Medical marijuana laws vary widely from state to state. In all, 14 states and the DIstrict of Columbia allow medical marijuana in some form. However, every state follows their own model which can lead to confusion among medical marijuana patients. Here we examine which conditions qualify a patient for a medical marijuana license in New Jersey.

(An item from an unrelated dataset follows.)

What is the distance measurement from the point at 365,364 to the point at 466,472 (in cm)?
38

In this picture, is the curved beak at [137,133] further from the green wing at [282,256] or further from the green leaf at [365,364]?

Unlike less restrictive laws on the West Coast, states on the East Coast such as New Jersey tend to severely limit medical marijuana patients and dispensaries alike. In New Jersey, for example, only people meeting certain, highly-delimited medical criteria may qualify to receive a medical marijuana license. These criteria include a diagnosis of a "debilitating medical condition" that is "resistant to conventional therapy." Here is a list of conditions that may qualify under New Jersey law:
- Seizure disorder, including epilepsy
- Intractable Skeletal Muscular Spasticity
- HIV/AIDS positivity
- Cancer resulting in severe or chronic pain, nausea, cachexia, or wasting syndrome
- Muscular Dystrophy
- Inflammatory Bowel Disease
- Crohn's disease any terminal illness with a prognosis of one year or less
New Jersey lawmakers have also included a provision that will allow the New Jersey Department of Health and Senior Services to review the diseases and conditions periodically and add new ones as the Department sees fit. While those suffering from those diseases and conditions not currently covered in New Jersey are unable to receive a state license to use medical marijuana at this time, we encourage them to continue lobbying the State Assembly and the Department of Health and Senior Services for inclusion.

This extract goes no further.